Goal
Copy out the data below word for word, keeping every line unchanged.

Spatial reasoning data

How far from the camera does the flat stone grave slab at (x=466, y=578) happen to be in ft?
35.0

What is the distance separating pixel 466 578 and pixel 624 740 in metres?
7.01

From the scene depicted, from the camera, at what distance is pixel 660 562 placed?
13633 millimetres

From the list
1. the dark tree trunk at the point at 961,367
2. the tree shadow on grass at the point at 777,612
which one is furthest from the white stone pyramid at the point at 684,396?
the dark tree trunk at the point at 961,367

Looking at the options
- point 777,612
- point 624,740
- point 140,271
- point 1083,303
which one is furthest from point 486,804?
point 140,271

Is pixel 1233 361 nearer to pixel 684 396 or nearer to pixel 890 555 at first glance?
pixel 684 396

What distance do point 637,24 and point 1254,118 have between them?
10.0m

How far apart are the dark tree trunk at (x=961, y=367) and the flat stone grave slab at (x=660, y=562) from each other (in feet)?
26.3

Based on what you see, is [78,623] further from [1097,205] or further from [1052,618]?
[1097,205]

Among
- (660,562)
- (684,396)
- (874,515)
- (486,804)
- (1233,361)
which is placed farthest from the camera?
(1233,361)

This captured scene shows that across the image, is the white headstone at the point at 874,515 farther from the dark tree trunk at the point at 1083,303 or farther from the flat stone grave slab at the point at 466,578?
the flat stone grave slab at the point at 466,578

Output
How far from the camera does the flat stone grave slab at (x=466, y=578) happen to be in ft?
35.0

What is the distance separating pixel 466 578 and pixel 624 740 in metres?
7.01

From the scene depicted, from the camera, at what distance is pixel 660 562 placed?
13633 millimetres

From the list
1. the dark tree trunk at the point at 961,367
2. the tree shadow on grass at the point at 777,612
which one is furthest from the white stone pyramid at the point at 684,396?
the dark tree trunk at the point at 961,367

Looking at the options
- point 777,612
- point 624,740
- point 140,271
- point 1083,303
which one is furthest from point 486,804?
point 140,271

Is pixel 1233 361 nearer to pixel 684 396 or nearer to pixel 890 555 at first glance?
pixel 684 396

What distance do point 637,24 and point 1254,118 have between them?
10.0m

How far apart are the dark tree trunk at (x=961, y=367) and the flat stone grave slab at (x=660, y=562) from each other (in feet)?
26.3

Based on what you see, is [78,623] further from [1097,205] or further from [1052,618]?
[1097,205]

Among
- (660,562)
- (684,396)
- (874,515)
- (486,804)
- (1233,361)
which is placed farthest from the camera?
(1233,361)

This captured scene shows that across the image, is the white headstone at the point at 874,515 farther from the dark tree trunk at the point at 1083,303 or farther from the flat stone grave slab at the point at 466,578?
the flat stone grave slab at the point at 466,578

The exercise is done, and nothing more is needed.